Extract provided:
* Start *

Sentientist Politics: A Theory of Global Inter-Species Justice (OUP, 2018)

4 February 2019
By Alasdair Cochrane

What are the political implications of animal sentience? Should the fact that many animals can suffer and experience joy affect how we do politics? And if so, how?

Most states are in agreement that the sentience of animals means something politically. The vast majority of countries across the world possess animal welfare laws which mandate how sentient animals ought and ought not to be treated. Some states have gone even further than this: India, Brazil, Slovenia, Switzerland and Germany, for example, have added animal welfare provisions to their constitutions. France, Belgium and the New Zealand have all taken steps to legally recognise the sentience of animals – granting them a legal status above mere ‘property’. And when there was public outcry when the UK Parliament omitted an existing animal welfare provision as part of its EU Withdrawal Bill, it prompted Michael Gove, the Secretary of State for Environment, Food and Rural Affairs, to issue a Ministerial statement declaring that it is beyond question that animals are sentient, that existing UK legislation already recognizes this fact, and that further changes to acknowledge animal sentience will be made as the UK leaves the EU.

But what do all these provisions actually mean for animals themselves?

* End *

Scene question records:
* Start *

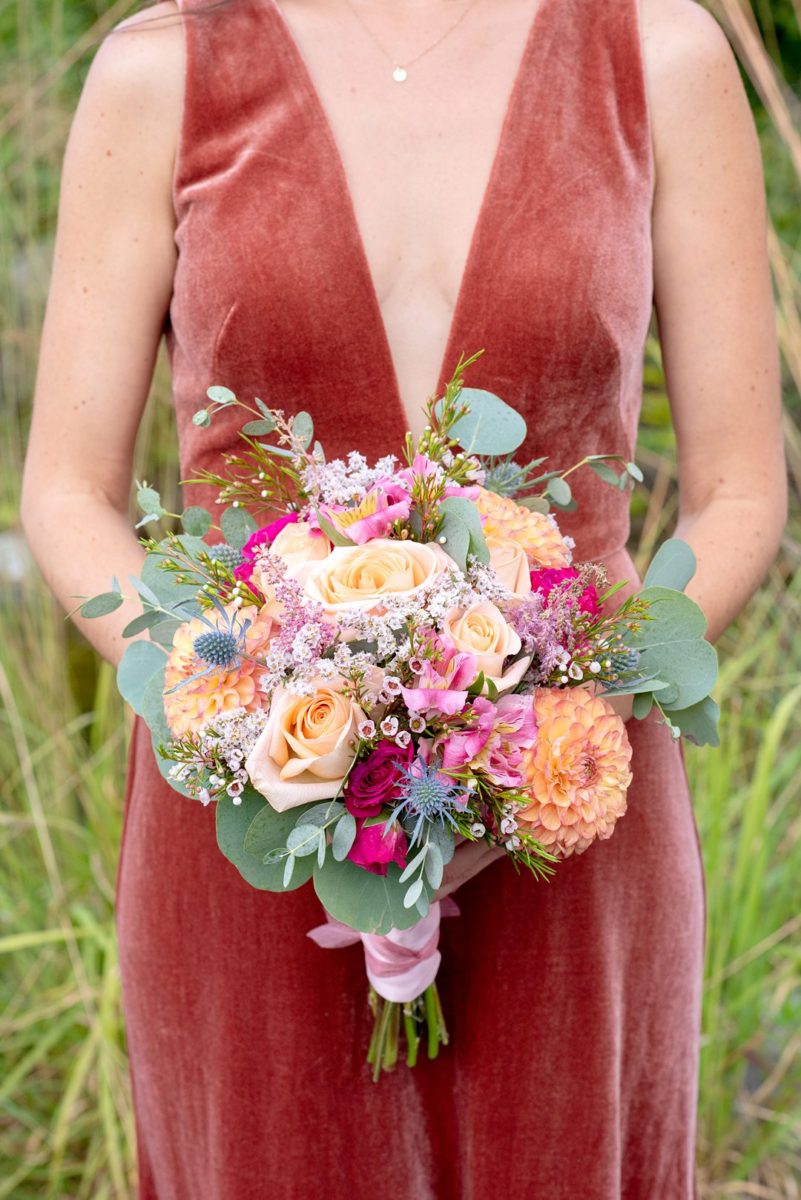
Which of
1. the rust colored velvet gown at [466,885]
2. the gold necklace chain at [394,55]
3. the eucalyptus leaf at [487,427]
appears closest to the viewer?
the eucalyptus leaf at [487,427]

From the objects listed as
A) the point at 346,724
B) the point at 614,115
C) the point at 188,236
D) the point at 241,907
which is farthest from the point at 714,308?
the point at 241,907

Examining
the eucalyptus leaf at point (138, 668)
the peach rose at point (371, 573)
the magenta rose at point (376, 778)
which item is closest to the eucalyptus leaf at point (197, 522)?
the eucalyptus leaf at point (138, 668)

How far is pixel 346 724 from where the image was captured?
1.09m

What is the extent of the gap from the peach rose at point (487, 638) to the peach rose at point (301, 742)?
0.36 ft

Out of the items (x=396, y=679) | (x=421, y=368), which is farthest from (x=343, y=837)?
(x=421, y=368)

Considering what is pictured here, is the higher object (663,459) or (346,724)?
(346,724)

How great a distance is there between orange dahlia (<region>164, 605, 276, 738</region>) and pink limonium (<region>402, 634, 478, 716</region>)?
0.49ft

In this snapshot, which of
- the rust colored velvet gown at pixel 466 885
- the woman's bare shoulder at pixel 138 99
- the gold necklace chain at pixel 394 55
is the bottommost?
the rust colored velvet gown at pixel 466 885

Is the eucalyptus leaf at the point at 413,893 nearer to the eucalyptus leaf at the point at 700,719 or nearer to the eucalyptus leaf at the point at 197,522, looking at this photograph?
the eucalyptus leaf at the point at 700,719

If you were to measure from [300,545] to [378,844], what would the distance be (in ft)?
0.95

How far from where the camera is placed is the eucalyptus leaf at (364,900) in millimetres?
1191

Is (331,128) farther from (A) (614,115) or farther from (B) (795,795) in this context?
(B) (795,795)

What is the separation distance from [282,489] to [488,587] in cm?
25

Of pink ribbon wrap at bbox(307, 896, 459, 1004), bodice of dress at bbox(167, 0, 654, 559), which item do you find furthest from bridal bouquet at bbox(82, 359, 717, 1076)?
bodice of dress at bbox(167, 0, 654, 559)
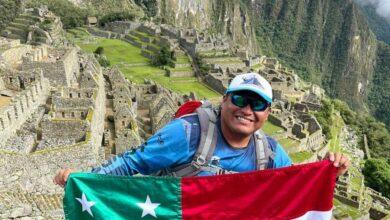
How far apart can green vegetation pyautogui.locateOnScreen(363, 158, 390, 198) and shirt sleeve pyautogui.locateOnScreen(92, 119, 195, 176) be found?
138 feet

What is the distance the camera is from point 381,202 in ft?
122

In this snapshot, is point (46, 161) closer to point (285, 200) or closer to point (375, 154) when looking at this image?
point (285, 200)

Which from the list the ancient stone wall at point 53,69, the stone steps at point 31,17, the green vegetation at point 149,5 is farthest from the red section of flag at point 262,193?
the green vegetation at point 149,5

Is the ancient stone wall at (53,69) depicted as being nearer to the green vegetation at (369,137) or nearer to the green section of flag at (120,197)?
the green section of flag at (120,197)

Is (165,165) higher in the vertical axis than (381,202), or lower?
higher

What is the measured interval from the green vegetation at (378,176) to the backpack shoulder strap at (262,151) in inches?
1621

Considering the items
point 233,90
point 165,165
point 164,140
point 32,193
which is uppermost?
point 233,90

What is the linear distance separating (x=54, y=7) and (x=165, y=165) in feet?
264

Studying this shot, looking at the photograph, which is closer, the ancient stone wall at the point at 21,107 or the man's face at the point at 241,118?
the man's face at the point at 241,118

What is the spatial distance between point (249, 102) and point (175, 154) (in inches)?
41.1

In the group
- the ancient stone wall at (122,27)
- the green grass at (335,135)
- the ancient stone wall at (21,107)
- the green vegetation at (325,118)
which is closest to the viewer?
the ancient stone wall at (21,107)

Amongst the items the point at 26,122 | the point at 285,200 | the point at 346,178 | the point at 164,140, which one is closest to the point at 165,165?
the point at 164,140

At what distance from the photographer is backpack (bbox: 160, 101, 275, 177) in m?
5.36

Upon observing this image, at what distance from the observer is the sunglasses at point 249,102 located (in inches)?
211
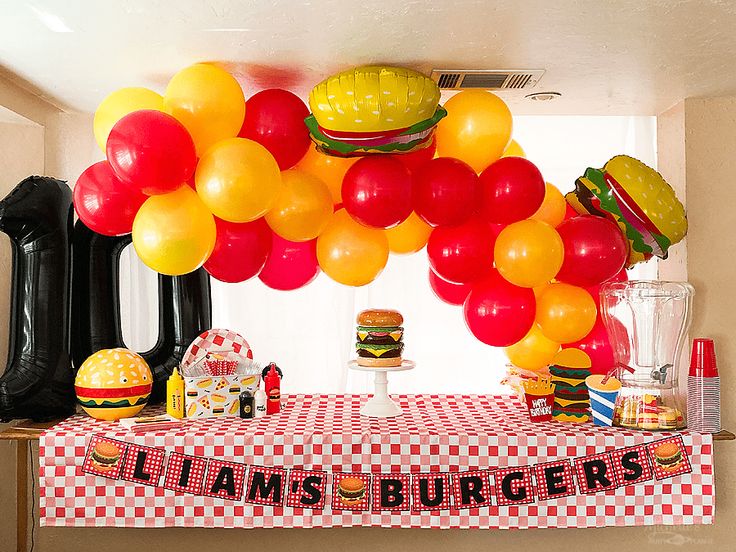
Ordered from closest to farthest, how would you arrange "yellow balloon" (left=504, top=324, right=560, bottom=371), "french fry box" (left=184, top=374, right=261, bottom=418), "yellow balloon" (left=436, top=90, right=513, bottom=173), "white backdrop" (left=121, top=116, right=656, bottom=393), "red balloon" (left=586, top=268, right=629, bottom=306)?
"yellow balloon" (left=436, top=90, right=513, bottom=173) → "french fry box" (left=184, top=374, right=261, bottom=418) → "red balloon" (left=586, top=268, right=629, bottom=306) → "yellow balloon" (left=504, top=324, right=560, bottom=371) → "white backdrop" (left=121, top=116, right=656, bottom=393)

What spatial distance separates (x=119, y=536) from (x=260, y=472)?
2.56 feet

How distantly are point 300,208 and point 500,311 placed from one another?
77 centimetres

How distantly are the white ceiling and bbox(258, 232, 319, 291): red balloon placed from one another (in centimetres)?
60

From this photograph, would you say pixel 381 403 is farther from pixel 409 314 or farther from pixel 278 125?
pixel 278 125

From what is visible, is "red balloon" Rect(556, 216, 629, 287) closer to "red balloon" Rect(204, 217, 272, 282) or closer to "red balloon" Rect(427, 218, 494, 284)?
"red balloon" Rect(427, 218, 494, 284)

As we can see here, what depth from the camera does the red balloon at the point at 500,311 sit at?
2.86 metres

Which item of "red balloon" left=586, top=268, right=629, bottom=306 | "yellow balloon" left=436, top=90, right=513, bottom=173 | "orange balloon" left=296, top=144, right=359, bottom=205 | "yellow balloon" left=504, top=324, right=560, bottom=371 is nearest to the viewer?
"yellow balloon" left=436, top=90, right=513, bottom=173

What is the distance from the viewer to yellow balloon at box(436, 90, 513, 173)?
9.20 ft

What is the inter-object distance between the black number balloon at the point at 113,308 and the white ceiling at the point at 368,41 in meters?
0.62

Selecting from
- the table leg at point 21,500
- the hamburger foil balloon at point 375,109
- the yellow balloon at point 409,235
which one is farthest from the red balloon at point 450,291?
the table leg at point 21,500

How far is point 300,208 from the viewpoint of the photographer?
2725 millimetres

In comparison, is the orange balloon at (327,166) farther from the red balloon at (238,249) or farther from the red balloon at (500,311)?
the red balloon at (500,311)

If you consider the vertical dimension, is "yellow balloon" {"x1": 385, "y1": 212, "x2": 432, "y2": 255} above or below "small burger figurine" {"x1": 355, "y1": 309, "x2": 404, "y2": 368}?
above

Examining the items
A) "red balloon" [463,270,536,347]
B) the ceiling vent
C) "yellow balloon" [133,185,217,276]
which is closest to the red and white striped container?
"red balloon" [463,270,536,347]
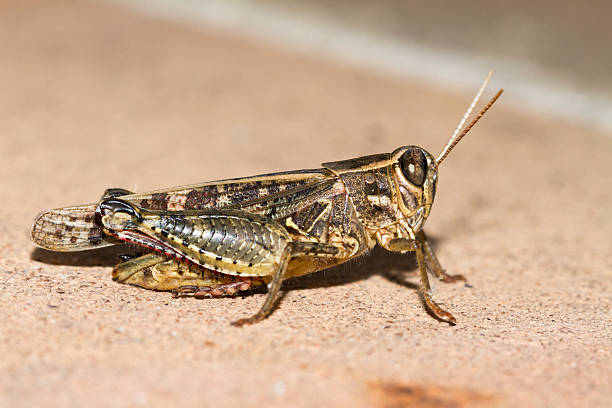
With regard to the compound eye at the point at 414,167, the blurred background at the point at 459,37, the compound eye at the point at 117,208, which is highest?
the blurred background at the point at 459,37

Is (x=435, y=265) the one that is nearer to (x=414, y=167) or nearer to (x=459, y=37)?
(x=414, y=167)

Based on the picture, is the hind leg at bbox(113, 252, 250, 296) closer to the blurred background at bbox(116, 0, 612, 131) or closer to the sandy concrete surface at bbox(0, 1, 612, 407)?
the sandy concrete surface at bbox(0, 1, 612, 407)

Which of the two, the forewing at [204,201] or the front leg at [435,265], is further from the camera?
the front leg at [435,265]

* End *

Written instruction: Quote the full post on the political implications of animal sentience, word for word.

Full response:
Sentientist Politics: A Theory of Global Inter-Species Justice (OUP, 2018)

4 February 2019
By Alasdair Cochrane

What are the political implications of animal sentience? Should the fact that many animals can suffer and experience joy affect how we do politics? And if so, how?

Most states are in agreement that the sentience of animals means something politically. The vast majority of countries across the world possess animal welfare laws which mandate how sentient animals ought and ought not to be treated. Some states have gone even further than this: India, Brazil, Slovenia, Switzerland and Germany, for example, have added animal welfare provisions to their constitutions. France, Belgium and the New Zealand have all taken steps to legally recognise the sentience of animals – granting them a legal status above mere ‘property’. And when there was public outcry when the UK Parliament omitted an existing animal welfare provision as part of its EU Withdrawal Bill, it prompted Michael Gove, the Secretary of State for Environment, Food and Rural Affairs, to issue a Ministerial statement declaring that it is beyond question that animals are sentient, that existing UK legislation already recognizes this fact, and that further changes to acknowledge animal sentience will be made as the UK leaves the EU.

But what do all these provisions actually mean for animals themselves?